Reconstructing the three-dimensional (3D) shape of objects is a fundamental challenge in computer vision, with a number of applications in robotics, graphics, and data science. The task aims to estimate a 3D model from one or more camera views. However, objects are often occluded, with the line of sight obstructed either by another object in the scene, or by themselves (self-occlusion). Reconstruction from a single image is an under-constrained problem, and occlusions further reduce the number of constraints.
Accordingly, a need exists for alternative systems and methods for detecting the shape and pose of occluded objects.
In one embodiment, a method of determining a shape and pose of an object occluded by an occlusion object includes receiving, by a generative model, a latent vector, and iteratively performing an optimization routine until a loss is less than a loss threshold. The optimization routine includes generating, by the generative model, a predicted object having a shape and a pose from the latent vector, generating a predicted shadow cast by the predicted object, calculating the loss by comparing the predicted shadow with an observed shadow, and modifying the latent vector when the loss is greater than the loss threshold. The method further includes selecting the predicted object as the object when the loss is less than the loss threshold.
In another embodiment, a system for determining a shape and pose of an object occluded by an occlusion object includes one or more processors, and a non-transitory, computer-readable medium storing instructions that, when executed by the one or more processors, cause the one or more processors to receive a latent vector and iteratively perform an optimization routine until a loss is less than a loss threshold, the optimization routine. The optimization routine includes generating, by a generative model, a predicted object having a shape and a pose from the latent vector, generating a predicted shadow cast by the predicted object, calculating the loss by comparing the predicted shadow with an observed shadow, and modifying the latent vector when the loss is greater than the loss threshold. The computer-readable instructions further cause the one or more processors to select the predicted object as the object when the loss is less than the loss threshold.
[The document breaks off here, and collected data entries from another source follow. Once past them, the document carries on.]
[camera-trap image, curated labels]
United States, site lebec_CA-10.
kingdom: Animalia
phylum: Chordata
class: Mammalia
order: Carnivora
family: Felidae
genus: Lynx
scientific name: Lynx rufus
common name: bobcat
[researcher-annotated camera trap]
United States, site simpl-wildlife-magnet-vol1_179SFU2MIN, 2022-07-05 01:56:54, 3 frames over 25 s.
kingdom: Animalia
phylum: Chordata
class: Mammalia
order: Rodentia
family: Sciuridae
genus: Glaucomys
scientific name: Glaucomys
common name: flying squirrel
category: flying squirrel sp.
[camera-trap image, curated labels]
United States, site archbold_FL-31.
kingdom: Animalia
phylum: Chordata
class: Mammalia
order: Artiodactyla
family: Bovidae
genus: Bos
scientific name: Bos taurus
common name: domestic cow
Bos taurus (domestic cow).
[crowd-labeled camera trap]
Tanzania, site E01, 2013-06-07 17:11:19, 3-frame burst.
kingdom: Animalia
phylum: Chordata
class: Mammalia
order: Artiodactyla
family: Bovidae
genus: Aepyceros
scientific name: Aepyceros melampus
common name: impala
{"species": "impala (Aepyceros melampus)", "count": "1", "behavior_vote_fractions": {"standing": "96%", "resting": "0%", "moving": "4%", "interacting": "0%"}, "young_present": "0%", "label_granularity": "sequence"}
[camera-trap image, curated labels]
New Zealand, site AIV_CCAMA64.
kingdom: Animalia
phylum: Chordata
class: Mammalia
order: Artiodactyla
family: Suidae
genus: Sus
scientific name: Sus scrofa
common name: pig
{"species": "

In yet another embodiment, a robot operable to determine a shape and pose of an object occluded by an occlusion object includes one or more processors, and a non-transitory, computer-readable medium storing instructions that, when executed by the one or more processors, cause the one or more processors to receive a latent vector and iteratively perform an optimization routine until a loss is less than a loss threshold, the optimization routine. The optimization routine includes generating, by a generative model, a predicted object having a shape and a pose from the latent vector, generating a predicted shadow cast by the predicted object, calculating the loss by comparing the predicted shadow with an observed shadow, and modifying the latent vector when the loss is greater than the loss threshold. The computer-readable instructions further cause the one or more processors to select the predicted object as the object when the loss is less than the loss threshold, and control a movement of the robot based on the predicted object.
These and additional features provided by the embodiments described herein will be more fully understood in view of the following detailed description, in conjunction with the drawings.
The embodiments set forth in the drawings are illustrative and exemplary in nature and not intended to limit the subject matter defined by the claims. The following detailed description of the illustrative embodiments can be understood when read in conjunction with the following drawings, where like structure is indicated with like reference numerals and in which:
Embodiments of the present disclosure are directed methods, systems and robots for determining a shape and pose of an object occluded by an occlusion object. For example, a large chair may occlude a smaller object hidden behind the chair. As another example, a parked car may occlude a bicycle. A system, such as a robot or a vehicle, may benefit from having information regarding the occluded object, such as its shape and pose.
One piece of evidence that humans use to uncover occlusions is the shadow cast on the floor by the hidden object. For example,
Embodiments of the present disclosure provide a framework for reconstructing occluded three-dimensional (3D) objects from their shadows. Generally, embodiments include a generative model of objects and their shadows cast by a light source, which is used to jointly infer the 3D shape and the location of the light source. Referring to
Since the image formation process is modeled, the framework jointly reasons over the object geometry and the parameters of the light source. When the light source is unknown, embodiments may recover multiple different shapes and multiple different positions of the light source that are consistent with each other. When the light source location is known, the framework can make use of that information to further refine its outputs.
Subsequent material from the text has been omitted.